[Excerpts from a spatial reasoning dataset]
_ _ _ _ _

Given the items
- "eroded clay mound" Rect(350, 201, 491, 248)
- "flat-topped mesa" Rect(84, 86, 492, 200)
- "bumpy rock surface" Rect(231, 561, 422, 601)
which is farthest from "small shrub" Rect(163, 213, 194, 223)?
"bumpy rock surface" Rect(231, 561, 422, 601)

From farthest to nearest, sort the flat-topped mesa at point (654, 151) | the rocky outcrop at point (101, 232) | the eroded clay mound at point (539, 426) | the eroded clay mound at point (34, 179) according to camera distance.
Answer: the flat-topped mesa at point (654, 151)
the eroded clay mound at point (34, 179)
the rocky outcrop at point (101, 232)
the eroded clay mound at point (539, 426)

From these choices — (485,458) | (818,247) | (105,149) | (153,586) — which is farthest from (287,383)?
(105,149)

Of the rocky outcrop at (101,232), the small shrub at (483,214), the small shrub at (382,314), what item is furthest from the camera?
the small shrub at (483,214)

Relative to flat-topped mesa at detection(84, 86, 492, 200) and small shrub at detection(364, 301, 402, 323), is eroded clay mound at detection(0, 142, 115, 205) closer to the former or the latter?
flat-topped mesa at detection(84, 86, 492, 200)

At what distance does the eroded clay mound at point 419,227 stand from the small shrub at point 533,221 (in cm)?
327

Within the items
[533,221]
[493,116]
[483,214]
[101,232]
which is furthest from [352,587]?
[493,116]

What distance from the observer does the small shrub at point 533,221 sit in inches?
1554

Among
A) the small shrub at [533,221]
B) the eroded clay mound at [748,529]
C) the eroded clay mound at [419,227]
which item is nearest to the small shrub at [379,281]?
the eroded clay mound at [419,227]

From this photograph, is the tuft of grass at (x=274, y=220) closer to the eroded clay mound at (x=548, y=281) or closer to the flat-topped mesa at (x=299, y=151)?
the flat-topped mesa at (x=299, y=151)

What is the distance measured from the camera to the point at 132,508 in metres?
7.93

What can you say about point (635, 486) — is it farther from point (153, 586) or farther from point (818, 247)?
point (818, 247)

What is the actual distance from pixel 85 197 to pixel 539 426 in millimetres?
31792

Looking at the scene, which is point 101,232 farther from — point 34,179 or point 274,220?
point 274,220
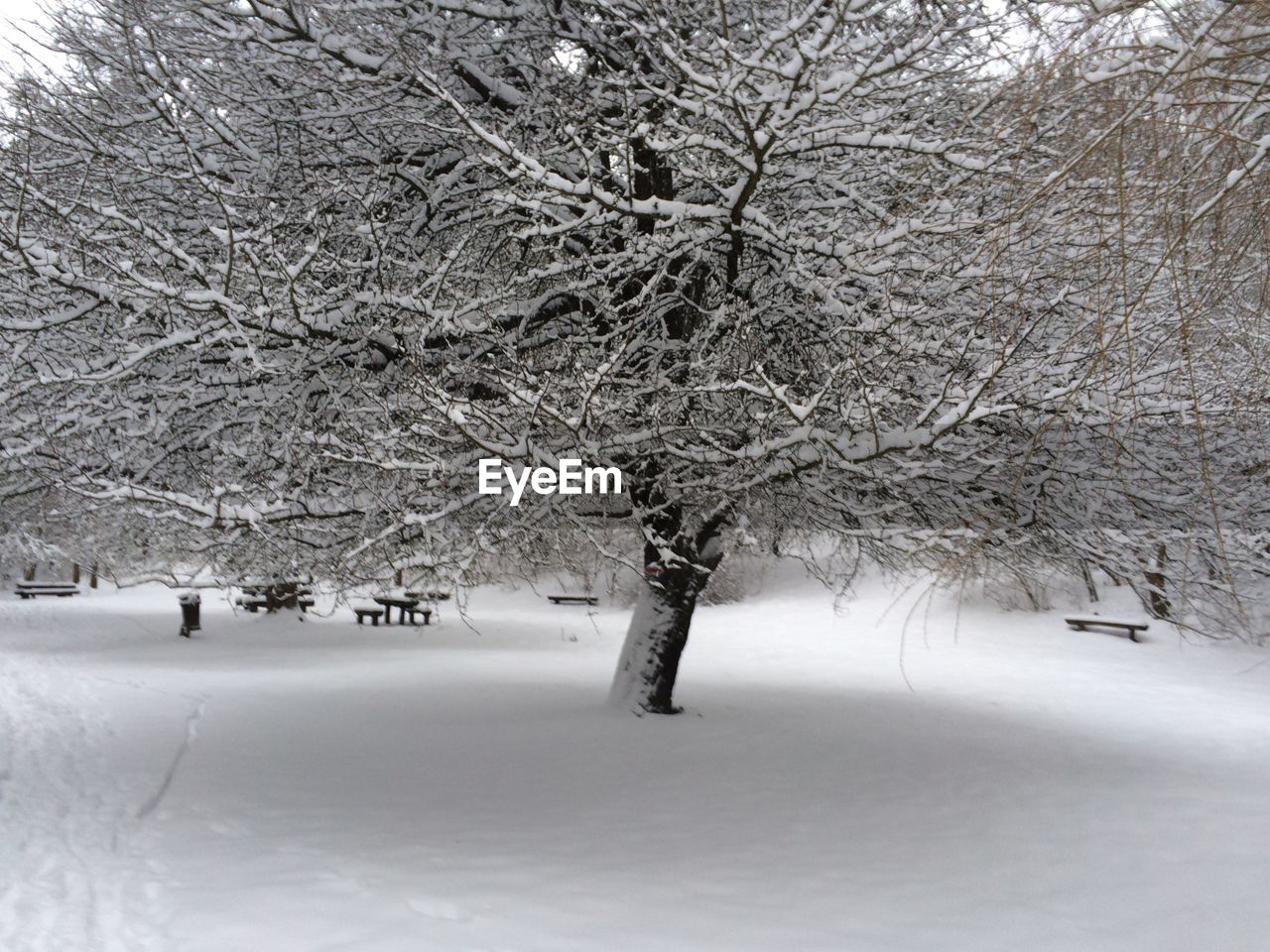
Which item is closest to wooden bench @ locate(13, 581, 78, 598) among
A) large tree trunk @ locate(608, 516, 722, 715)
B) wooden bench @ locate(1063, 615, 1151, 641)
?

_ _ _ _ _

▶ **Task details**:
Reproduce every row above word for word, omitting the pictures.

▶ **Answer to the problem**:
Given the items
- "eroded clay mound" Rect(350, 201, 491, 248)
- "flat-topped mesa" Rect(84, 86, 492, 200)
- "bumpy rock surface" Rect(231, 561, 422, 601)
which is farthest from "small shrub" Rect(163, 213, 194, 223)?
"bumpy rock surface" Rect(231, 561, 422, 601)

From farthest to nearest, sort the flat-topped mesa at point (654, 151) | the rocky outcrop at point (101, 232) | the eroded clay mound at point (539, 426) | the eroded clay mound at point (34, 179) according to camera distance.
Answer: the flat-topped mesa at point (654, 151)
the eroded clay mound at point (34, 179)
the rocky outcrop at point (101, 232)
the eroded clay mound at point (539, 426)

From these choices — (485,458) | (818,247) | (105,149) | (153,586) — which is farthest from (287,383)?
(105,149)

Of the rocky outcrop at (101,232), the small shrub at (483,214), the small shrub at (382,314), what item is furthest from the camera?
the small shrub at (483,214)

Relative to flat-topped mesa at detection(84, 86, 492, 200) and small shrub at detection(364, 301, 402, 323), is eroded clay mound at detection(0, 142, 115, 205) closer to the former or the latter?
flat-topped mesa at detection(84, 86, 492, 200)

At what distance does the eroded clay mound at point 419,227 stand from the small shrub at point 533,221 (in cm)?
327

Within the items
[533,221]
[493,116]
[483,214]
[101,232]
which is furthest from [352,587]?
[493,116]

What distance from the observer does the small shrub at point 533,221 sit in inches?
1554

Among
A) the small shrub at [533,221]
B) the eroded clay mound at [748,529]
C) the eroded clay mound at [419,227]
which item is nearest to the small shrub at [379,281]?
the eroded clay mound at [419,227]

From this photograph, is the tuft of grass at (x=274, y=220) closer to the eroded clay mound at (x=548, y=281) or closer to the flat-topped mesa at (x=299, y=151)?
the flat-topped mesa at (x=299, y=151)

What is the distance measured from the camera to the point at 132,508 in metres?
7.93

What can you say about point (635, 486) — is it farther from point (153, 586) or farther from point (818, 247)?
point (818, 247)

What is the actual distance from pixel 85 197 to pixel 539 426 in millimetres?
31792

Looking at the scene, which is point 101,232 farther from — point 34,179 or point 274,220?
point 274,220
Which item is closest to wooden bench @ locate(13, 581, 78, 598) among
A) large tree trunk @ locate(608, 516, 722, 715)
B) wooden bench @ locate(1063, 615, 1151, 641)
?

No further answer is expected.